4.2.6 Fluorescence sensing experiments in vapor phase

To examine the fluorescence detection performance of 3′ towards FA vapor, time- dependent fluorescence titration experiments were carried out. Prior to the experiment, a thin film of 3′ was fabricated on the quartz slide. At first, a suspension of 3′ was prepared by dispersing 50 mg of 3′ in 5 mL of ethanol. Before film deposition, the dispersion was sonicated for 30 min in an ultrasonic bath to get a homogeneous suspension of 3′. The spin-coating method was applied to prepare the thin film of 3′ on the quartz slide. By maintaining the spin-coating speed at 2000 rpm for 1 min, the suspension of 3′ was dropped on the quartz slide which was fixed on a spin-coater. This spin-coating process was repeated for several times until a homogeneous coating was obtained. Afterward, the as-prepared film of 3′ on the quartz slide was dried at room temperature.

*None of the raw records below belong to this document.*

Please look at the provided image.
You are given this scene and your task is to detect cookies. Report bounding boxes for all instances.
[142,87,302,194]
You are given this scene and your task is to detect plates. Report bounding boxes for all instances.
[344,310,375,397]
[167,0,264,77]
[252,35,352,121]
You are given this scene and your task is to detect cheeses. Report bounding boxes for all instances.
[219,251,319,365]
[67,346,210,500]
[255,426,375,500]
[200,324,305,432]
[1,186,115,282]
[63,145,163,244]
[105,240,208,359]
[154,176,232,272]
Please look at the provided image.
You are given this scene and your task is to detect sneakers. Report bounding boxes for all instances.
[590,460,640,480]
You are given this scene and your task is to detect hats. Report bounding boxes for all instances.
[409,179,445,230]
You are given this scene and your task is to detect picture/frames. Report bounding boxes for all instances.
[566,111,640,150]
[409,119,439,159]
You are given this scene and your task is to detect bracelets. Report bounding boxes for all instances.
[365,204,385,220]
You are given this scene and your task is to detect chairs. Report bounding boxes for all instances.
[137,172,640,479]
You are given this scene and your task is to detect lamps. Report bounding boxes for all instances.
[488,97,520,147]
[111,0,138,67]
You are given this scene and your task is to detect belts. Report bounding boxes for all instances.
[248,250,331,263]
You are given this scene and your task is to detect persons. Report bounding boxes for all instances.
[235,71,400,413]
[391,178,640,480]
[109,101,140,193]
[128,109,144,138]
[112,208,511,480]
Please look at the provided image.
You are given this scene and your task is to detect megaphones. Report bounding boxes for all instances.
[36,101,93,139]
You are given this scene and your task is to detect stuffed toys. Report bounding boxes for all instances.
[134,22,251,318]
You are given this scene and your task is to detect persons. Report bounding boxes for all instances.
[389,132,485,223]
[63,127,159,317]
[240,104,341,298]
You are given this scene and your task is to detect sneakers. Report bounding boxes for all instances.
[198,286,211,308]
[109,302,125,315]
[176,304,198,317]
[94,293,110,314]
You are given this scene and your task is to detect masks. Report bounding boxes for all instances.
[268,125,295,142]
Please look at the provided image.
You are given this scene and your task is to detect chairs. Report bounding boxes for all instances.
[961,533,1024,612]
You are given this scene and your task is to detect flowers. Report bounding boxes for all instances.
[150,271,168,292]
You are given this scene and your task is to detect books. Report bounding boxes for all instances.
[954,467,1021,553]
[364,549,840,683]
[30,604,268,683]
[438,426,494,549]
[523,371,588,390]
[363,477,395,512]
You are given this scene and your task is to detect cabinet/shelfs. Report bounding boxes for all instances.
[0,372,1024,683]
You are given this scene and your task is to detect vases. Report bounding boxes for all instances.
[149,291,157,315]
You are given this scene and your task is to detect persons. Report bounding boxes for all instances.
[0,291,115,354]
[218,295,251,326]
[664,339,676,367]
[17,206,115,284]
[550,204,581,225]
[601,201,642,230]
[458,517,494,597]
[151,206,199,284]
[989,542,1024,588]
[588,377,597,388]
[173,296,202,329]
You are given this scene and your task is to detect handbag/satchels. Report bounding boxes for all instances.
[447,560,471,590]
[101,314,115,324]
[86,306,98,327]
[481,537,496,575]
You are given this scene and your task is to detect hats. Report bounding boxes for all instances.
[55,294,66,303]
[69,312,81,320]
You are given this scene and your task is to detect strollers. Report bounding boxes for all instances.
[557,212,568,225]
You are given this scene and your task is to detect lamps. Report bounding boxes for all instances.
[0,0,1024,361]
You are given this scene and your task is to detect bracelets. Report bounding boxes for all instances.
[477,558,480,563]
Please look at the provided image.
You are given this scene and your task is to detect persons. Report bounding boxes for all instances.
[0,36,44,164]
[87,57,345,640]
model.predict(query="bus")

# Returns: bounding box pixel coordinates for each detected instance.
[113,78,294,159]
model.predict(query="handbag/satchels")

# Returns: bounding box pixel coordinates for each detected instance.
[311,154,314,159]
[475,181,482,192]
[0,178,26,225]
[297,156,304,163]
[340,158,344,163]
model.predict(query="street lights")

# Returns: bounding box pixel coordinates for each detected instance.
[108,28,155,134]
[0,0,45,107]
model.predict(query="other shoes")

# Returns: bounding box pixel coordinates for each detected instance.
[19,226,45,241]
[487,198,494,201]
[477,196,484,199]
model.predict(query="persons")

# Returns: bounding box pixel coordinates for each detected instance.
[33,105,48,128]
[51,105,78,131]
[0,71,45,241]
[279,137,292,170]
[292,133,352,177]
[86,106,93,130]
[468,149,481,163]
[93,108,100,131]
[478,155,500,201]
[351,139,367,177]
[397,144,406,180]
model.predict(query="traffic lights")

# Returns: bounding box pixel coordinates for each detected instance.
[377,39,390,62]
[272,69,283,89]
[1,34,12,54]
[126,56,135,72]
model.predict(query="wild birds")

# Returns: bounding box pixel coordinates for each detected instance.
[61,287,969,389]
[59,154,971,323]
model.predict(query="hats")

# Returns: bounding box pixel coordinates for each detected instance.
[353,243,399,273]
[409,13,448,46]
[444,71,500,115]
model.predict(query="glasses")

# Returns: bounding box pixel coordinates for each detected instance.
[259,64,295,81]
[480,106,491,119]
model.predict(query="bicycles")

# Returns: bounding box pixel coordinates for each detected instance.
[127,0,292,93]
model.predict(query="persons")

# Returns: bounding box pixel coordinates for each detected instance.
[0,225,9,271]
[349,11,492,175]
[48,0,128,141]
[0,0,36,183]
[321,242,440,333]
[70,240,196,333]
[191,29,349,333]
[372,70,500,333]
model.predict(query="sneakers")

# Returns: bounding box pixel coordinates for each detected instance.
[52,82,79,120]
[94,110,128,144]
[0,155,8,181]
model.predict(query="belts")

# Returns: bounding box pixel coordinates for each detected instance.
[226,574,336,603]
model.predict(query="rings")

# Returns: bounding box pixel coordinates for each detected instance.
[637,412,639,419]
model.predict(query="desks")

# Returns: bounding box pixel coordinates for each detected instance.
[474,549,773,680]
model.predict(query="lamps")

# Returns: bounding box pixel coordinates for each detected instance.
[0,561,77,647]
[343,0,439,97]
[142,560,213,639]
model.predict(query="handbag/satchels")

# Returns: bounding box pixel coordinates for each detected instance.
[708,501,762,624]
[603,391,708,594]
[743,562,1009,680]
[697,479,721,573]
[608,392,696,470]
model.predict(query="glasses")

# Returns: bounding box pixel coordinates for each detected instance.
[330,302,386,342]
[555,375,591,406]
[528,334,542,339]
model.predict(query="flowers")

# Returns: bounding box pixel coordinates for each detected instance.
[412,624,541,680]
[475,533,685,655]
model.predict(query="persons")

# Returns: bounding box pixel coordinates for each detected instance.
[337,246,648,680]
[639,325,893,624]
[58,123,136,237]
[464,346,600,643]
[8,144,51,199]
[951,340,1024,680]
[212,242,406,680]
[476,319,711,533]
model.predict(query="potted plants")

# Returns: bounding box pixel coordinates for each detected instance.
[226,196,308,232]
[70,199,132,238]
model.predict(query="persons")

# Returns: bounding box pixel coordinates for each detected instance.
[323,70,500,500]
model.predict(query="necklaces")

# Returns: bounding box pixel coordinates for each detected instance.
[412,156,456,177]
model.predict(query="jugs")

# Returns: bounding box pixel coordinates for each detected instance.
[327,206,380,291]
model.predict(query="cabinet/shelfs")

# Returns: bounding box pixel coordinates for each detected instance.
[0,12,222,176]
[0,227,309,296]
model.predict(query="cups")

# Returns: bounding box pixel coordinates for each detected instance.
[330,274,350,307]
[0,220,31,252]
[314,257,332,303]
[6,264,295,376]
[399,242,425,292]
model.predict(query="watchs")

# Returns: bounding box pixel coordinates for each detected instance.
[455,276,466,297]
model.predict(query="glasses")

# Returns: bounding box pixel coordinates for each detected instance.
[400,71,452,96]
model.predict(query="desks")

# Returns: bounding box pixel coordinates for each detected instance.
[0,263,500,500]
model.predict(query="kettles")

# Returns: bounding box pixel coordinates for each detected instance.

The film-coated quartz slide was fixed inside of a quartz cuvette in a suitable position (Figure 4.4). The solid-state emission spectra of the spin-coated sample were measured in the beginning. Then, 100 µL of FA was carefully introduced at the bottom of the cuvette by a pipette. After that the cuvette was quickly sealed by cap. After the introduction of FA, the emission spectra were recorded with 1 min interval until saturation

in intensity of the emission spectra was obtained. To ensure the selectivity of 3′ towards FA in the vapor phase, similar experiments were repeated with different liquid aldehydes (oxaldehyde, acetaldehyde, butyraldehyde, propionaldehyde, valeraldehyde, crotonaldehyde, benzaldehyde and anisaldehyde). It is worth to note that 4- chlorobenzaldehyde was excluded from the vapor phase sensing experiment as it is a solid compound.

Figure 4.4 Custom-designed sensor set-up used for the vapor-phase sensing of FA.

4.2.7 Cell culture and imaging experiments

The culture of the MDAMB-231 breast cancer cells was performed in DMEM:F12 media consisting of 10% fetal bovine serum (FBS) and 1% antibiotic cocktail as described formerly.⁶⁴ Cells were loaded with 3′ (0.5 mg/mL) for 10 h in serum-containing media. To remove excess probe, the washing of the cells was carried out with phosphate buffered saline (PBS) thrice. Then, the cells were treated with FA (50 µM) for 60 min at 37 °C in PBS. The cancer cells were observed in the bright field and the blue channel (λex = 390 nm, λem = 430 nm) using Cytell cell imaging system (GE Healthcare) and images were captured from randomly selected fields.